Some Lodestar dashboard metrics are broken
nflaig opened this issue · 4 comments
Problem
Noticed some metrics are broken
likely since #1621 because it relabels the job label to use docker service name
eth-docker/prometheus/base-config.yml
Lines 30 to 31 in 64a933b
The problem is that dashboard uses job as a selector in some metrics, e.g. lodestar_version{job=~"$beacon_job|beacon"}
but the job is now called consensus
See job name in the ls prom config is still correct (as updated in #1140)
eth-docker/prometheus/rootless/ls-prom.yml
Lines 1 to 2 in 64a933b
Possible Solutions
Job name has to match beacon
or maybe a better solution is to just update the label selector when downloading the dashboard
eth-docker/grafana/provision.sh
Line 54 in 64a933b
An even better solution would be for the dashboard to use metrics and not filter on the job name at all. lodestar_version
should be returned from CL and VC I assume?

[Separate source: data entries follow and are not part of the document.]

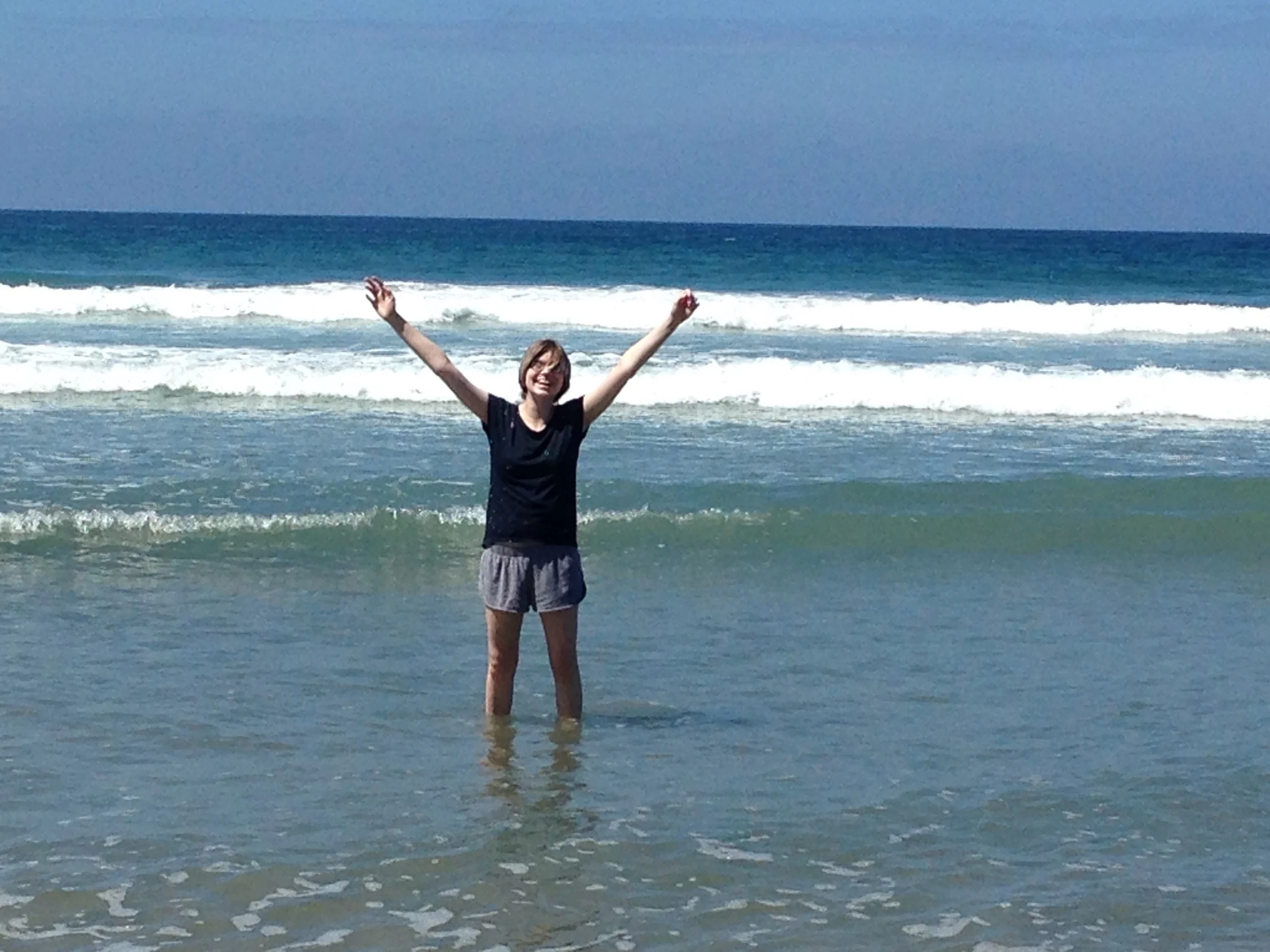 Only The Cool Kids Have Tubes 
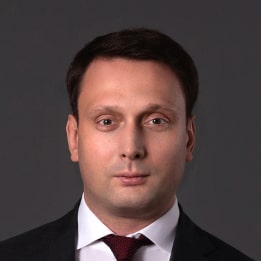 Андрей Александрович Шереметьев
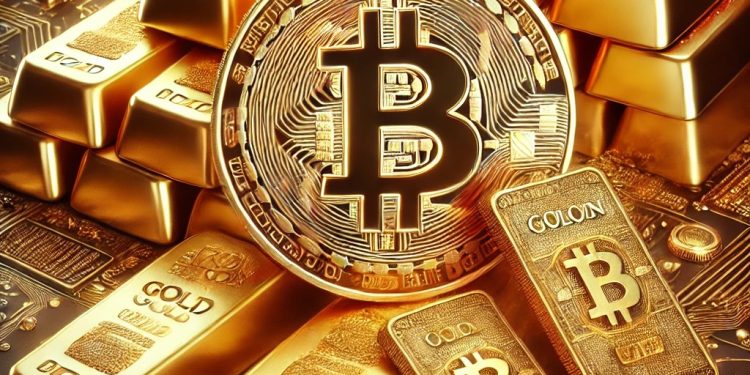 VanEck CEO Compares Bitcoin Adoption To Gold, Reveals Why Price Will Touch $350,000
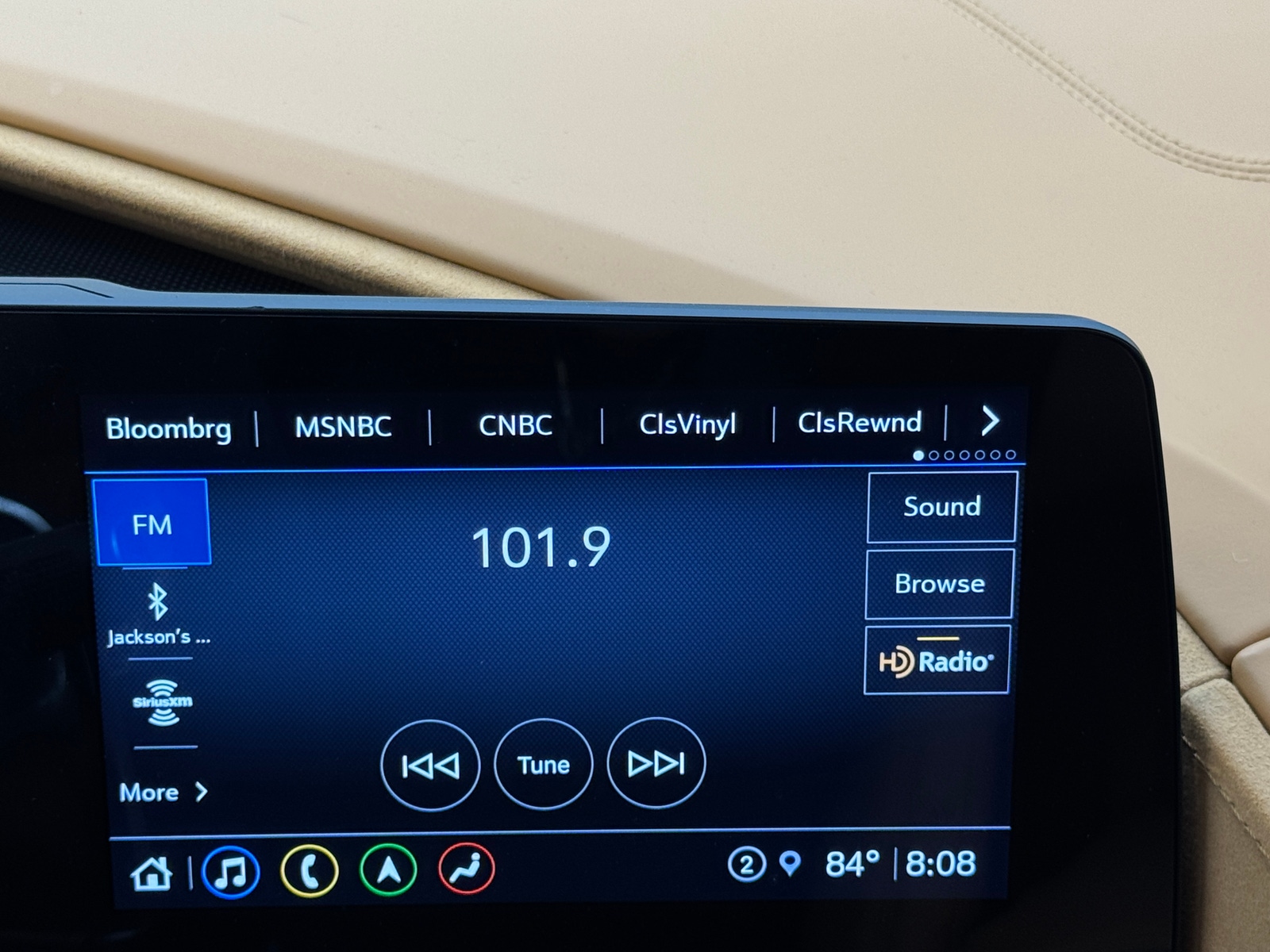 Thumbnail: 2022 Chevrolet Corvette - 3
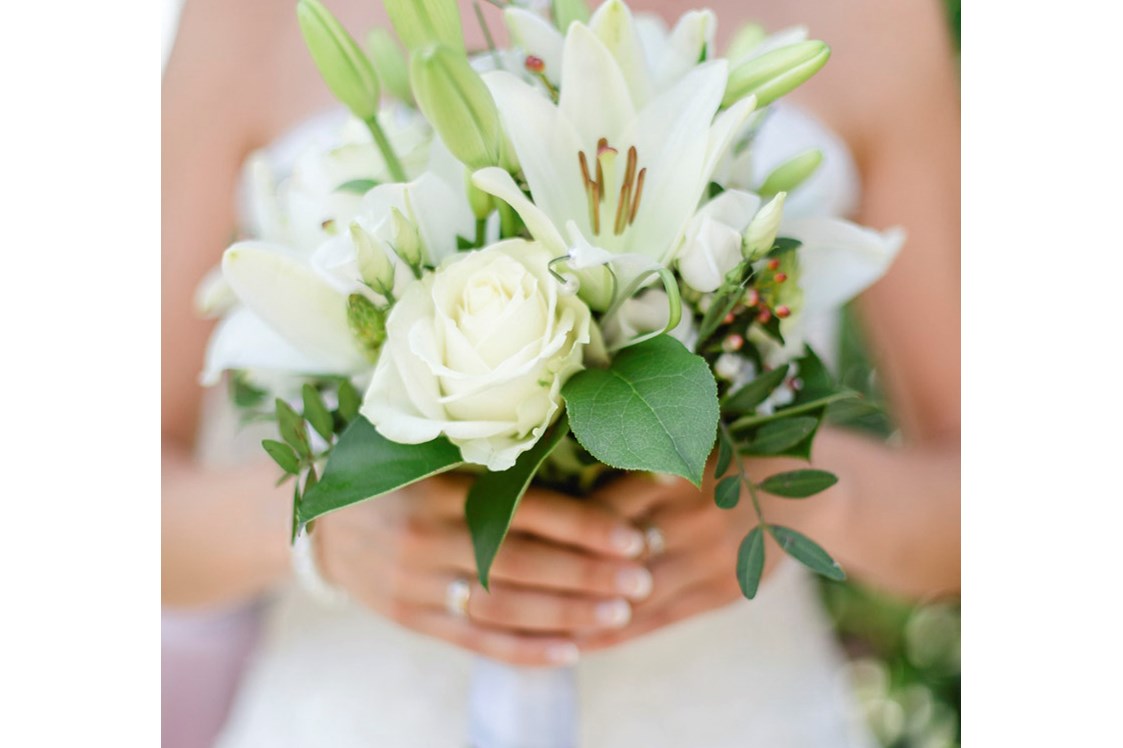 Hochzeitsfotograf: Bridal bouquet - Karoline Grill Photography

Another way to skin this may be: If the variable $beacon_job exists then what happens when it is set to consensus
?
It's still far cleaner to not use job
in Dashboards, as the job
could be anything. The only thing you know will be there are the metrics themselves, however the user chose to scrape them.
Another way to skin this may be: If the variable $beacon_job exists then what happens when it is set to consensus?
It's still far cleaner to not use job in Dashboards, as the job could be anything. The only thing you know will be there are the metrics themselves, however the user chose to scrape them.
I agree that it is not ideal to rely on job label, I added the variables a while ago (ChainSafe/lodestar#5211) to let a user set a custom value when importing the dashboard which works well but this is not supported during dashboard provisioning (grafana/grafana#10786).
An even better solution would be for the dashboard to use metrics and not filter on the job name at all. lodestar_version should be returned from CL and VC I assume?
Yes, we use the same metric name lodestar_version
in vc and bn, would have to check what was the reason for this becasue all other custom metrics on the validator client are prefixed with vc_
.
But this still does not solve the issue that we will need to differentiate based on some label as prometheus defines a set of standard process metrics which should be prefixed with process_
. Now, we could prefix those as well but I think the purpose of this is to make these metric work with a whole range of standardized dashboards that wanna collect these data points.
I have a solution, but its brittle and will break when the Lodestar dashboard gets updated and the location of these variables in the array changes:
jq '.templating.list[3].query |= "consensus" | .templating.list[4].query |= "validator"'
I have a solution, but its brittle and will break when the Lodestar dashboard gets updated and the location of these variables in the array changes:
jq '.templating.list[3].query |= "consensus" | .templating.list[4].query |= "validator"'
Thanks for the fix, will keep that in mind